There were 33 households, of which 30.3% had children under the age of 18 living with them, 54.5% were married couples living together, 6.1% had a female householder with no husband present, and 39.4% were non-families. 36.4% of all households were made up of individuals, and 6.1% had someone living alone who was 65 years of age or older. The average household size was 2.33 and the average family size was 3.00.

The median age in the village was 43.2 years. 26% of residents were under the age of 18; 6.5% were between the ages of 18 and 24; 23.4% were from 25 to 44; 26% were from 45 to 64; and 18.2% were 65 years of age or older. The gender makeup of the village was 53.2% male and 46.8% female.

===2000 census===
As of the census of 2000, there were 99 people, 37 households, and 29 families residing in the village. The population density was 221.6 PD/sqmi. There were 49 housing units at an average density of 109.7 /sqmi. The racial makeup of the village was 86.87% White, 2.02% African American and 11.11% Native American.

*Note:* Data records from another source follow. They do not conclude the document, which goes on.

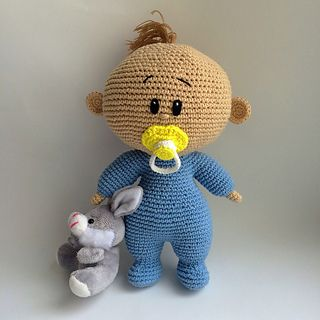 knitted baby and dummy
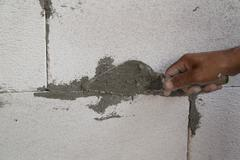 hand using trowel with wet concrete to plastering lightweight Concrete block, - stock photo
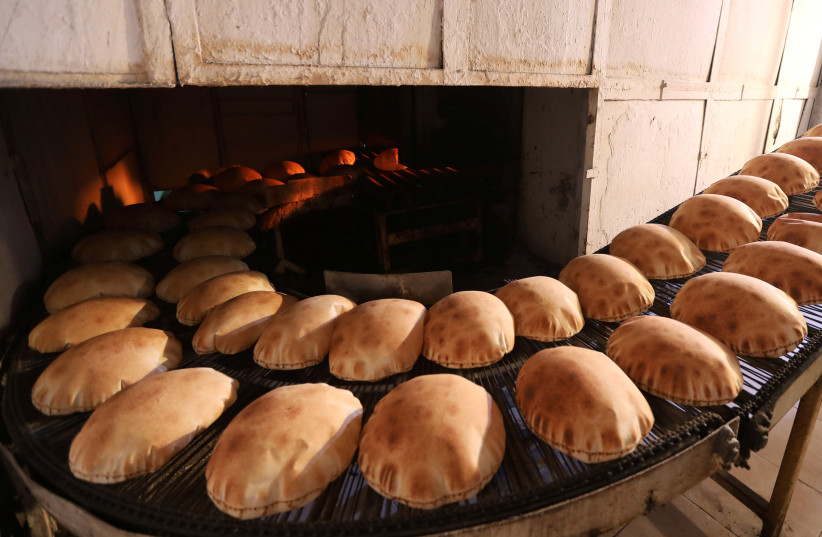 Freshly baked bread cools at a bakery in Beirut, Lebanon June 30, 2020. (photo credit: MOHAMED AZAKIR / REUTERS)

There were 37 households, out of which 37.8% had children under the age of 18 living with them, 59.5% were married couples living together, 5.4% had a female householder with no husband present, and 21.6% were non-families. 18.9% of all households were made up of individuals, and 8.1% had someone living alone who was 65 years of age or older. The average household size was 2.68 and the average family size was 3.00.

In the village, the population was spread out, with 27.3% under the age of 18, 6.1% from 18 to 24, 28.3% from 25 to 44, 23.2% from 45 to 64, and 15.2% who were 65 years of age or older. The median age was 38 years. For every 100 females, there were 115.2 males. For every 100 females age 18 and over, there were 100.0 males.

As of 2000 the median income for a household in the village was $29,750, and the median income for a family was $31,875. Males had a median income of $21,875 versus $21,250 for females. The per capita income for the village was $13,767. None of the population and none of the families were below the poverty line.